James Somers considers the worthiness of coders in Silicon Valley. But it was a section on writing that caught my attention from the start:
When, in 1958, Ernest Hemingway was asked: ‘What would you consider the best intellectual training for the would-be writer?’, he responded:
Let’s say that he should go out and hang himself because he finds that writing well is impossibly difficult. Then he should be cut down without mercy and forced by his own self to write as well as he can for the rest of his life. At least he will have the story of the hanging to commence with.

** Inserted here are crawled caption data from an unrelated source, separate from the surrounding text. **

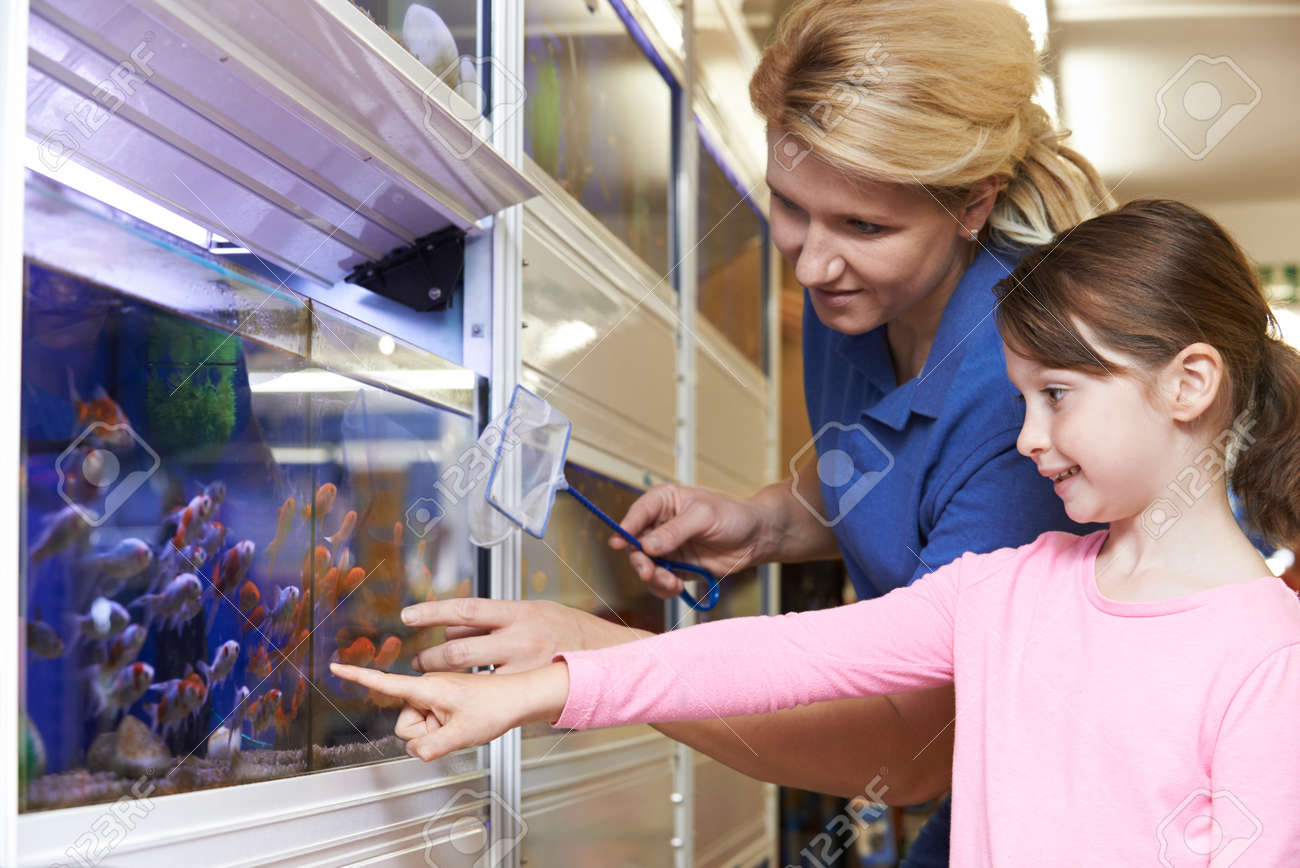 girl s assistant choosing goldfish in pet store stock girl s assistant choosing goldfish in pet store stock photo 45008525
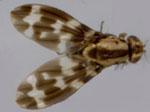 Drosophila_grimshawi_TSC_15287_2541_00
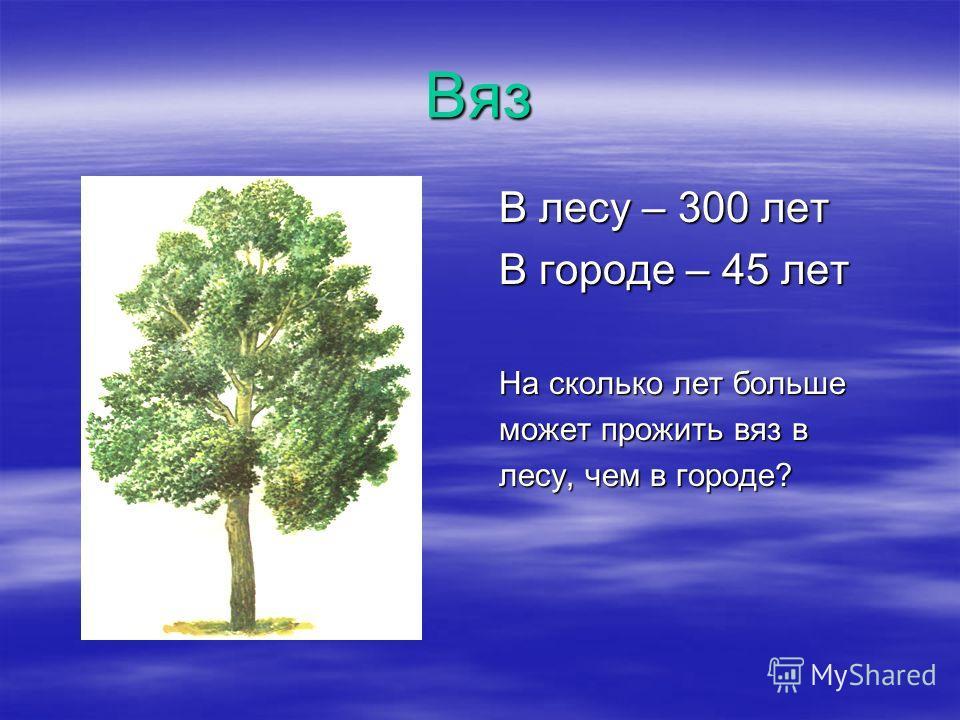 Вяз В лесу – 300 лет В городе – 45 лет На сколько лет больше может прожить вяз в лесу, чем в городе?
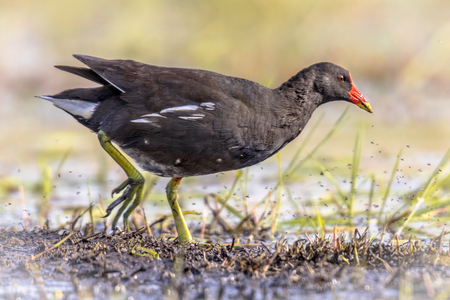 Photo pour Common Moorhen (Gallinula chloropus) bird running on bank of wetland pond in Flanders Belgium. Bright edit. - image libre de droit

Writing is a mentally difficult thing — it’s hard to know when something’s worth saying; it’s hard to be clear; it’s hard to arrange things in a way that will hold a reader’s attention; it’s hard to sound good; it’s even hard to know whether, when you change something, you’re making it better. It’s all so hard that it’s actually painful, the way a long run is painful. It’s a pain you dread but somehow enjoy.
Some of this is existential angst that comes with working at a start-up:
When I go to the supermarket I sometimes think of how much infrastructure and ingenuity has gone into converting the problem of finding my own food in the wild to the problem of walking around a room with a basket. So much intelligence and sweat has gone into getting this stuff into my hands. It’s my sustenance: other people’s work literally sustains me. And what do I do in return?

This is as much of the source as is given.